◆ **SUPPLIED PASSAGE**:
The classic hero doesn't regularly date. He's above romance, like Darcy in Pride & Prejudice or estranged from it, like The Scarlet Pimpernel. He's too busy protecting the settlers, or running his bar in Morocco, or trying to score that next big business deal, or planning a life of adventure. That's exactly when, to paraphrase the standard Noir: She walks in. Of all the gin joints in all the towns in all the world, she walks into his. He doesn't want any plastics, and he doesn't want any ground floors, and he doesn't want to get married -- ever -- to anyone!

Which apparently sends up a flare directing the Fates to send the exact right dame in his direction.**** And somehow, he changes.

For her.

Not because he's into girls. Or guys. Or both. Or neither.

Because he's into that one person, and only that one person, and without her he'll gladly go back to being alone, because nobody else could ever measure up.

That, my friends, is a classic, swoon-worthy romantic hero.

Also? Sheldon is the Alpha.

I have no idea if the creators/writers of TBBT ever consciously thought this one through. But they're aware of the concept. See: "The White Asparagus Triangulation."

Sheldon, hoping to preserve Leonard's relationship with Dr. Stephanie, pretends he needs Leonard's help in the kitchen. "When I fail to open this jar and you succeed it will establish you as the alpha male. You see, when a female witnesses an exhibition of physical domination she produces the hormone oxytocin... which lay people naively interpret as falling in love." And then he says, "Go ahead, it's pre-loosened."

Leonard still can't open the jar, breaks it, cuts his hand on the glass, and needs stitches. Later, Sheldon notes, "Just for the record, my efforts to establish you as the alpha male were not aided by you bursting into tears."

◆ **DATASET ROWS**:
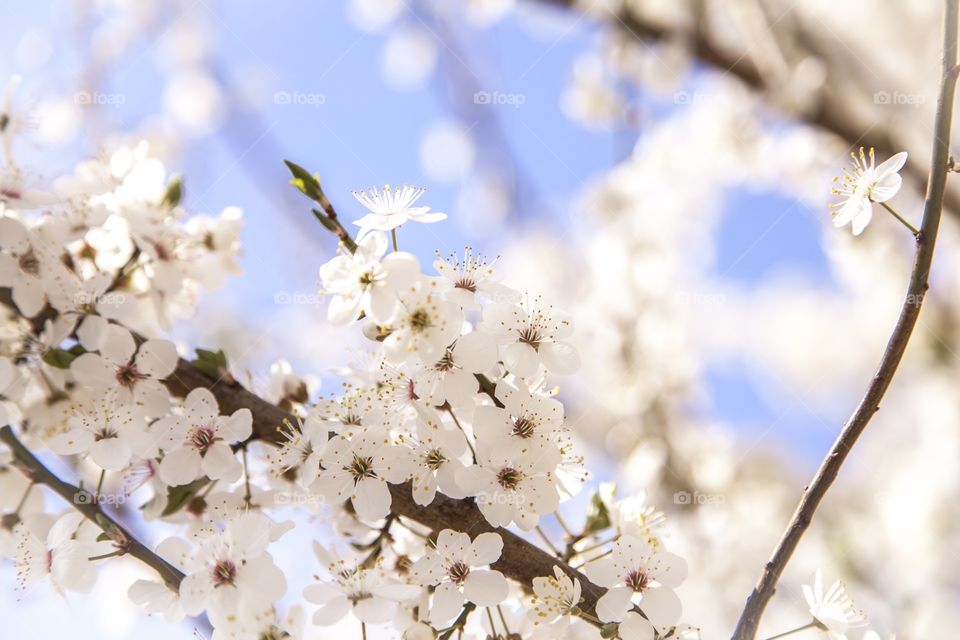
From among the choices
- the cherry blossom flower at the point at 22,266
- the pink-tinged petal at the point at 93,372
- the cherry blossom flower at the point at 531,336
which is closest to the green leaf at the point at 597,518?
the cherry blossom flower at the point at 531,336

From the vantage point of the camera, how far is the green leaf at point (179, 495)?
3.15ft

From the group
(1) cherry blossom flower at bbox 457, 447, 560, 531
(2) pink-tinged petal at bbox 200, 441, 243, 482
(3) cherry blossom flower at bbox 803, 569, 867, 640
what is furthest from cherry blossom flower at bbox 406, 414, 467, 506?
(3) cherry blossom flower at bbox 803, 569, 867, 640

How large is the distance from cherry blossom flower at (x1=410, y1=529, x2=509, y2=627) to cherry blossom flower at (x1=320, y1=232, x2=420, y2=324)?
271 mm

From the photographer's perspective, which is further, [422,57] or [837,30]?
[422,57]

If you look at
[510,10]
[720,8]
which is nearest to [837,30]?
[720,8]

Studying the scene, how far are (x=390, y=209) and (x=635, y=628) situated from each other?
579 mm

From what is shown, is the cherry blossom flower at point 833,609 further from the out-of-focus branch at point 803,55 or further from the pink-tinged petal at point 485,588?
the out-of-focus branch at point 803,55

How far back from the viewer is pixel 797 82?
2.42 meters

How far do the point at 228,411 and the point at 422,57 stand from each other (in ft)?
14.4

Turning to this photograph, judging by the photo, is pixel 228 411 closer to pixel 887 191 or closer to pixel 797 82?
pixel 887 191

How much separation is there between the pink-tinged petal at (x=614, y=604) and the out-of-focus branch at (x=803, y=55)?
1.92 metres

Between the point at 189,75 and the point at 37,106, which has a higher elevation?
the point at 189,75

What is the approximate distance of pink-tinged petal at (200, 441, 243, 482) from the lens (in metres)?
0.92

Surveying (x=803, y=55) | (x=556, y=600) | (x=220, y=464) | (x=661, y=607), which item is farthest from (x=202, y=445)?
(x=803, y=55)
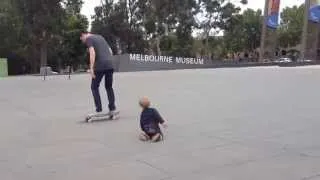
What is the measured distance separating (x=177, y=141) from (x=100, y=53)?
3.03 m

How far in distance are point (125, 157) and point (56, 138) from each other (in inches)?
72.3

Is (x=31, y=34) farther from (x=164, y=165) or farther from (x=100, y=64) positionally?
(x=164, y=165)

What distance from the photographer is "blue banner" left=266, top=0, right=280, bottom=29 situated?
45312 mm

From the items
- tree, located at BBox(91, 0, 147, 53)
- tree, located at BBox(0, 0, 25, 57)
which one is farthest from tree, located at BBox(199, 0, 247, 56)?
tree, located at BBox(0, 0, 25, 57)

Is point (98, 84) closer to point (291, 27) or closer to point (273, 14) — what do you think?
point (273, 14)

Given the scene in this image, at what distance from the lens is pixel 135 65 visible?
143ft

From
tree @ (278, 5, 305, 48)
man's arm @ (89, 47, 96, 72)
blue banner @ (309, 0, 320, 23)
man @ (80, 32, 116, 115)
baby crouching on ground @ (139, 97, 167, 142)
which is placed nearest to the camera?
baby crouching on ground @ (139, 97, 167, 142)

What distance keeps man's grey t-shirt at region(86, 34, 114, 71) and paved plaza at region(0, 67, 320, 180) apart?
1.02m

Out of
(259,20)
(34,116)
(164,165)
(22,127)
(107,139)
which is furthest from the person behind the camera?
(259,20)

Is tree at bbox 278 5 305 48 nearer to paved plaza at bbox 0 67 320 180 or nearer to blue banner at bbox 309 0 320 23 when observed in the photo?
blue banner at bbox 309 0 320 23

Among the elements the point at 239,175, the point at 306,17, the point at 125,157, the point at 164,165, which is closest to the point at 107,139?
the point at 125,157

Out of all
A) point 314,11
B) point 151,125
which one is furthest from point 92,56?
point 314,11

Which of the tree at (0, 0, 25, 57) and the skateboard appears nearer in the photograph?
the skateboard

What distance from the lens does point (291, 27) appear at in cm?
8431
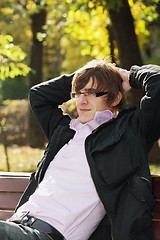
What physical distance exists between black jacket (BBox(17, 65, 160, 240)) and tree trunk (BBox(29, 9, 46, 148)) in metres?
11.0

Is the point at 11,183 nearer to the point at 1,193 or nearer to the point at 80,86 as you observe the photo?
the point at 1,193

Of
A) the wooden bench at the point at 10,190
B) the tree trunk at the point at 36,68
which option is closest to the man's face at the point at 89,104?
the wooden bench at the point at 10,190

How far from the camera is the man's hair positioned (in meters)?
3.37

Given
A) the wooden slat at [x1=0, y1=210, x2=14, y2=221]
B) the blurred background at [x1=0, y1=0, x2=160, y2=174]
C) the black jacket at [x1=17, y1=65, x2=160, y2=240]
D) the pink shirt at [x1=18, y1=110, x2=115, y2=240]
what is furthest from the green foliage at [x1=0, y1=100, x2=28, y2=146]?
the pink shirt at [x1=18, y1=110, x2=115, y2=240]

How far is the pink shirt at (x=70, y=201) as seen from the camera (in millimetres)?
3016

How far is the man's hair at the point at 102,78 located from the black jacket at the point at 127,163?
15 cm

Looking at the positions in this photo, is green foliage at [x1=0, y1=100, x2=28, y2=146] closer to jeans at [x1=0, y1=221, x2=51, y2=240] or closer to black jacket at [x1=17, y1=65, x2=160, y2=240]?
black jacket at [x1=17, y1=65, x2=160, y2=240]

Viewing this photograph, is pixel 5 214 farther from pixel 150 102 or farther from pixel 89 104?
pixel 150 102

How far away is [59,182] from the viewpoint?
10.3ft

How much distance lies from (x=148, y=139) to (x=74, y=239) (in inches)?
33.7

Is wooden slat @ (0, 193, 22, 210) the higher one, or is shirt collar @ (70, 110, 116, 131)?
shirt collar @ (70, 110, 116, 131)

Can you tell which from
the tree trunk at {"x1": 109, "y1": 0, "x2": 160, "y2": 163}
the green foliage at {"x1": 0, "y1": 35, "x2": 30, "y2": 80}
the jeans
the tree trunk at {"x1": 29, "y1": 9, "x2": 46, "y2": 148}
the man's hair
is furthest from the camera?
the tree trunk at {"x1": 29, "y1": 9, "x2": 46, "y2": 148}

* * *

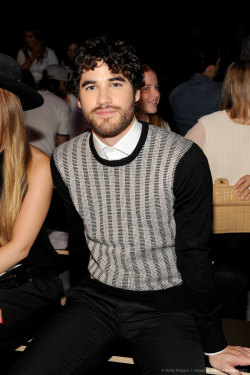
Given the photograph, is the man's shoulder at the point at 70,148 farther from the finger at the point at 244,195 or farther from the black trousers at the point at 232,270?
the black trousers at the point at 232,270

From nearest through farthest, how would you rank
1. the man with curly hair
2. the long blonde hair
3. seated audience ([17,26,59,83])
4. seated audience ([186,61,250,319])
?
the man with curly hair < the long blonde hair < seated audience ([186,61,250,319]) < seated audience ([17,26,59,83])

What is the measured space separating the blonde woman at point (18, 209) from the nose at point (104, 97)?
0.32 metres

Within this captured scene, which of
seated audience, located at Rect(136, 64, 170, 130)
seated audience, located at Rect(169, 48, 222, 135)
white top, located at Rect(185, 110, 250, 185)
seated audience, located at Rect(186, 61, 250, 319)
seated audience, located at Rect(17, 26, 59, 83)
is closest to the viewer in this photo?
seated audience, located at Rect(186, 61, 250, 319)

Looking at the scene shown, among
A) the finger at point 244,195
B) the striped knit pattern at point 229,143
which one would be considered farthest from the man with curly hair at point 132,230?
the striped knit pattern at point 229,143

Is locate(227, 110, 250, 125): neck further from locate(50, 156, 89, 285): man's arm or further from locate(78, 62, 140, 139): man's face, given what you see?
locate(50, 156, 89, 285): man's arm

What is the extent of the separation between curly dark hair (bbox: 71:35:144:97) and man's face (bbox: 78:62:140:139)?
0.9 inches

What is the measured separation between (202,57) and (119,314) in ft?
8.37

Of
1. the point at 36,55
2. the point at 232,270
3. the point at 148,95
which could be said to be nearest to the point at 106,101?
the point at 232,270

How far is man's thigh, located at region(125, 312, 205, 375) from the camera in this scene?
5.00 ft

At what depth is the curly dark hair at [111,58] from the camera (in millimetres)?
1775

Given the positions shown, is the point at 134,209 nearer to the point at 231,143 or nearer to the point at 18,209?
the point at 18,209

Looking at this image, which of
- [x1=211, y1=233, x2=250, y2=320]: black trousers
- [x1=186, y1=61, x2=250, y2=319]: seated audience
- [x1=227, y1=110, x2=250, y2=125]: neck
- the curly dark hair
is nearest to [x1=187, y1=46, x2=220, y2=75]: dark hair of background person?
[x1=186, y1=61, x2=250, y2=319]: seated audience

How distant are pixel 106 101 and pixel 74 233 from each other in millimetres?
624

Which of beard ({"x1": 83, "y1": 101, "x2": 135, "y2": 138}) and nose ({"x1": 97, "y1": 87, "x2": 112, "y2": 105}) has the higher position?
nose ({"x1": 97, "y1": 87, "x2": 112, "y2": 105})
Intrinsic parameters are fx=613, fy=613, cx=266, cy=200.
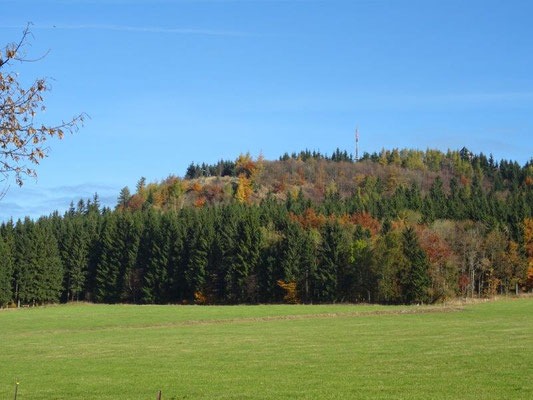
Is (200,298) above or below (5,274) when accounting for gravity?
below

---

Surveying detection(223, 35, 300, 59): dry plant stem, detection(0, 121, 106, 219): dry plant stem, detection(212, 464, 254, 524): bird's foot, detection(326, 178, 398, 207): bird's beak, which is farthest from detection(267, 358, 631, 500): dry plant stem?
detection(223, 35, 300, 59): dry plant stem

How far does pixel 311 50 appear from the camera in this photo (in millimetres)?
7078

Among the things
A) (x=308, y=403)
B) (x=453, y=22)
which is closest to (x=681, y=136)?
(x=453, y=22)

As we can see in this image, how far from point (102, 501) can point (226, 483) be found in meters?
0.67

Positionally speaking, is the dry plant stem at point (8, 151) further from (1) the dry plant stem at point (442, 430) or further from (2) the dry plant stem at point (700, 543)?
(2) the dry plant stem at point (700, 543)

◆ **TASKS FOR THIS EXERCISE**:
(1) According to the passage on the classic hero, which hormone does Sheldon say a female produces when she witnesses an exhibition of physical domination?
(2) For each statement below, say whether it agrees with the passage on the classic hero, and quote the words that decide it.
(a) Leonard succeeds in opening the jar.
(b) Sheldon tells Leonard that the jar is pre-loosened.
(c) The classic hero regularly dates.
(3) Quote the passage on the classic hero verbatim between "The classic hero doesn't" and "-- to anyone!", inclusive.

◆ **SOLUTIONS TO EACH TASK**:
(1) Oxytocin.

(2)
(a) No: "Leonard still can't open the jar, breaks it, cuts his hand on the glass, and needs stitches."
(b) Yes: "Go ahead, it's pre-loosened."
(c) No: "The classic hero doesn't regularly date."

(3)
The classic hero doesn't regularly date. He's above romance, like Darcy in Pride & Prejudice or estranged from it, like The Scarlet Pimpernel. He's too busy protecting the settlers, or running his bar in Morocco, or trying to score that next big business deal, or planning a life of adventure. That's exactly when, to paraphrase the standard Noir: She walks in. Of all the gin joints in all the towns in all the world, she walks into his. He doesn't want any plastics, and he doesn't want any ground floors, and he doesn't want to get married -- ever -- to anyone!